Política, cultura e generalidades

quinta-feira, 22 de julho de 2010

O futuro depois da derrota

Fonte: Carlos Chagas.

quinta-feira, 22 de julho de 2010 07:00

Em tempo de eleição os candidatos só pensam na vitória. Fala-se de candidatos para valer, é claro, dada a existência daqueles que entram nas disputas eleitorais para fazer figuração ou até por questões patológicas. Mas os verdadeiros candidatos nem de longe raciocinam com a derrota. Pensarão nela quando chegar a hora.

Mesmo assim, aqui de fora, não nos sentimos limitados para deixar de imaginar o que acontecerá com os derrotados. Qual o futuro deles?

Vale começar com o mais velho. José Serra, caso perca a eleição, não repetirá o percurso anterior, de candidatar-se a prefeito de São Paulo, depois a governador do estado. Menos pelos seus 68 anos de idade, mais por enfado, quem sabe por cansaço. Perdendo a corrida para o único cargo que ainda não exerceu na política, a presidência da República, tudo indica a disposição de recolher-se à vida acadêmica. Quem sabe aceitará consultorias em empresas privadas? Afinal, não sendo rico, apesar das aposentadorias de prefeito e governador, precisará prover o futuro com algum trabalho. Dificilmente admitirá permanecer no primeiro plano da política tucana, fazendo oposição a um novo governo do PT.

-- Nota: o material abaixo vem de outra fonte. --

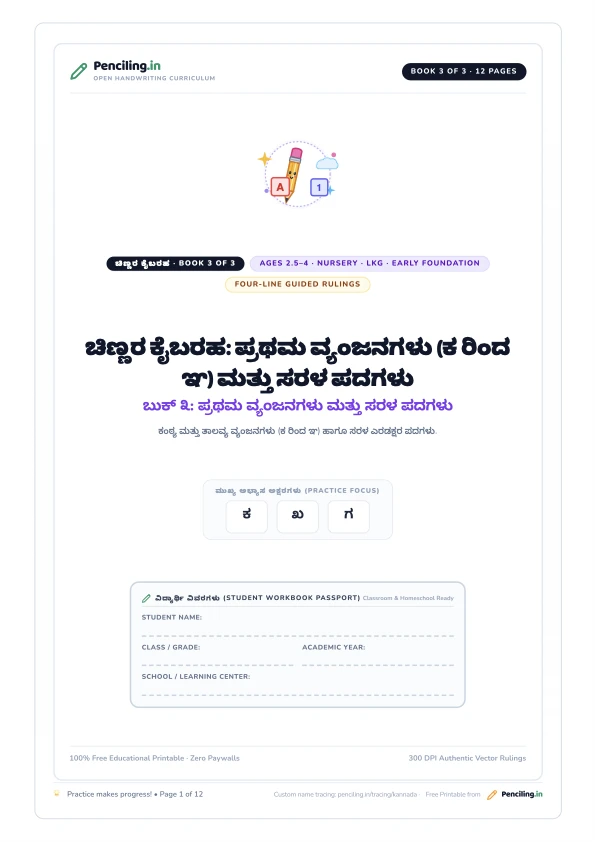 ಚಿಣ್ಣರ ಕೈಬರಹ: ಪ್ರಥಮ ವ್ಯಂಜನಗಳು (ಕ ರಿಂದ ಞ) ಮತ್ತು ಸರಳ ಪದಗಳು Cover
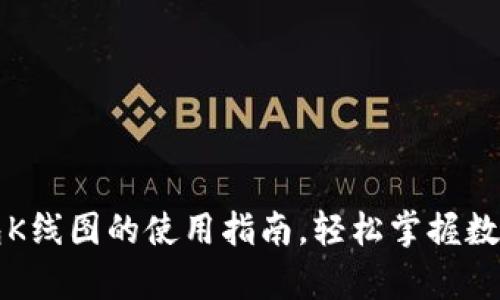 全面解析TP钱包K线图的使用指南，轻松掌握数字货币交易技巧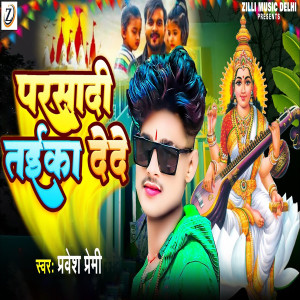 Listen to Parsadi Taika Dede song with lyrics from Parvesh Premi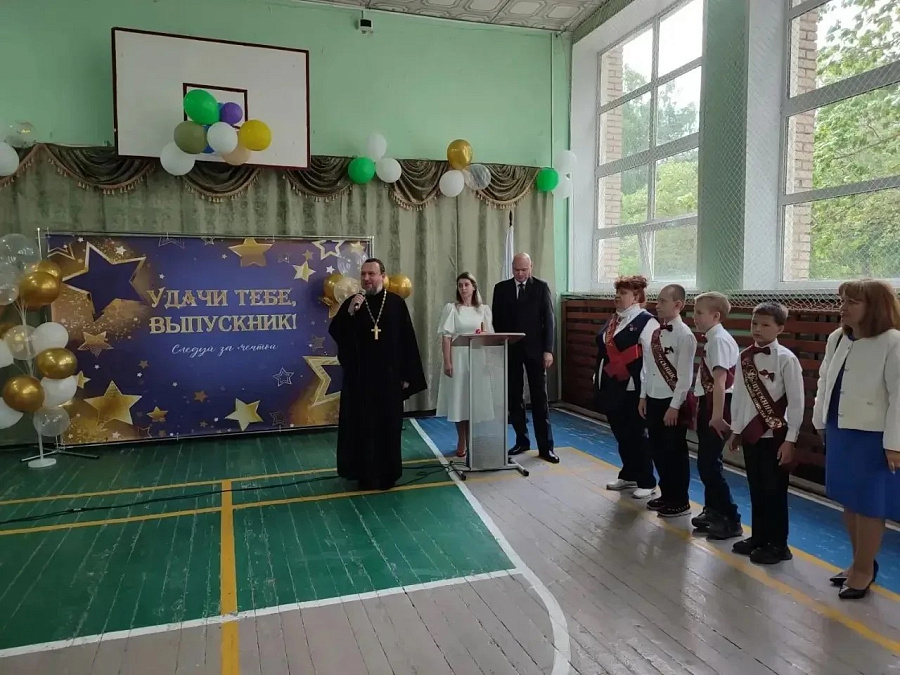 «Последний звонок» в школах 3-го Коломенского благочиннического округа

Já Dilma Rousseff, se não for eleita, também precisará trabalhar. Não é mulher para ficar apenas cuidando dos netos e nem dispõe de patrimônio capaz de garantir-lhe o ócio. Como executiva, enriqueceria qualquer empresa privada. Poderá, com facilidade, integrar governos estaduais chefiados por companheiros e aliados, do Rio Grande do Sul, se Tarso Genro eleger-se, ao Acre, com Tião Viana. Não aceitaria qualquer participação num governo do PSDB, se lhe fosse oferecida. Continuaria na linha de frente do PT, junto com o Lula.

Marina Silva sabe estar plantando para o futuro. Deixa uma reeleição mais do que certa no Senado, muito possivelmente disputará outra vez o palácio do Planalto, em 2014. Permanecerá como férrea defensora de causas ecológicas e ambientais.

Quanto aos candidatos à vice-presidência, mais sofrerá Michel Temer, com a derrota. Pensará sempre que poderia ter permanecido na presidência da Câmara pelo biênio 2011-2012, desde que se reelegesse, não fosse a ambição de tornar-se companheiro de chapa de Dilma. Fora de seus planos estará a disputa municipal de daqui a dois anos, em São Paulo, restando-lhe retornar como deputado em 2014.

Sobre o Índio da Costa, lamentará apenas haver trocado a Câmara Federal pelo sonho de ser vice sem voto, mas, pela pouca idade, poderá imaginar-se nas eleições para a prefeitura do Rio, dentro de dois anos.

Em suma, hoje os candidatos referidos torcerão o nariz diante de qualquer pergunta sobre uma eventual derrota, que não aceitam. Ou será que lá no fundo, bem no fundo, a hipótese já foi cogitada por eles?